>> START Text segment

Tuesday, May 17, 2011

SWAT Team Fires 71 Shots

The Arizona Daily Star describes an unpleasant event in Tucson:

The Pima County Regional SWAT team fired 71 shots in seven seconds at a Tucson man they say pointed a gun at officers serving a search warrant at his home.
Jose Guerena, 26, a former Marine who served in Iraq twice, was holding an AR-15 rifle when he was killed, but he never fired a shot, the Sheriff's Department said Monday after initially saying he had fired on officers during last week's raid.
Six days after Guerena was shot, few details about the investigation that brought the SWAT team to the southwest-side home Guerena shared with his wife and their two young sons are known. Guerena's role in the narcotics investigation is unclear and deputies would not comment on what was seized from his home.
Three other homes within a quarter of a mile from Guerena's house, were served search warrants related to the investigation that morning. The addresses and the names of people who live in the other homes have not been made public.
Vanessa Guerena says she heard noise outside their home about 9 a.m. Thursday and woke her husband who had just gone to bed after working a 12-hour shift at the Asarco Mine, she said. There were no sirens or shouts of "police," she said.
Guerena told his wife and son to hide inside a closet and he grabbed the AR-15 rifle, his wife said.
The department says SWAT members were clear when identifying themselves while entering the home.
"Tucson is notorious for home invasions and we didn't want to look like that," said Lt. Michael O'Connor of the Pima County Sheriff's Department. "We went lights and sirens and we absolutely did not do a 'no-knock' warrant."
When five SWAT members broke through the front door Guerena was crouched down pointing the gun at them, said O'Connor.
"The suspect said, 'I've got something for you,' when he saw them," O'Connor said. Guerena's wife denied he said that.
Deputies began shooting.

>> END Text segment

Objective> Reproduce the passage of the SWAT raid report from "Guerena told his" to "them, said O'Connor.", keeping the wording unchanged.

>> START Stored data

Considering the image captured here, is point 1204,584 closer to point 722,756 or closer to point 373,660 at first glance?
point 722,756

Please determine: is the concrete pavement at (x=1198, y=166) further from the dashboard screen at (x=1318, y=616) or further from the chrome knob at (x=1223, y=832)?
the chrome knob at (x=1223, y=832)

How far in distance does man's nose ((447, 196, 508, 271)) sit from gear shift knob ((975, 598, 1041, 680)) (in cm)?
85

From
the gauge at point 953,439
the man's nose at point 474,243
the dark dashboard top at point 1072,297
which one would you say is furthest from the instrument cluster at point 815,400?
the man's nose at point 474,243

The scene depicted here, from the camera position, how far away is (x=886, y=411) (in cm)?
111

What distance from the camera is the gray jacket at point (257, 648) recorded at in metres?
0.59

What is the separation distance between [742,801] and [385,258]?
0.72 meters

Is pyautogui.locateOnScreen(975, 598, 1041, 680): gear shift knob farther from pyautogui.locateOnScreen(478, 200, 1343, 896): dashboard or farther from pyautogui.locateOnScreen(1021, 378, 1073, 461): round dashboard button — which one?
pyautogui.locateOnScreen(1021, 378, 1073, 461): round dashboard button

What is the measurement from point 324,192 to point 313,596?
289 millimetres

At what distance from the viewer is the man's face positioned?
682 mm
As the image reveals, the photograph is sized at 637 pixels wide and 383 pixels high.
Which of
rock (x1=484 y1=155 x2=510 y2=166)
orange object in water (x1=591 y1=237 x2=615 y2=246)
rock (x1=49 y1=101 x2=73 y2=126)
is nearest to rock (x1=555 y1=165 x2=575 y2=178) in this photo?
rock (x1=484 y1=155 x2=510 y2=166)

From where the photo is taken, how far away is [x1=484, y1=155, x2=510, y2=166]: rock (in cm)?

>> END Stored data

Solution to the problem>
Guerena told his wife and son to hide inside a closet and he grabbed the AR-15 rifle, his wife said.
The department says SWAT members were clear when identifying themselves while entering the home.
"Tucson is notorious for home invasions and we didn't want to look like that," said Lt. Michael O'Connor of the Pima County Sheriff's Department. "We went lights and sirens and we absolutely did not do a 'no-knock' warrant."
When five SWAT members broke through the front door Guerena was crouched down pointing the gun at them, said O'Connor.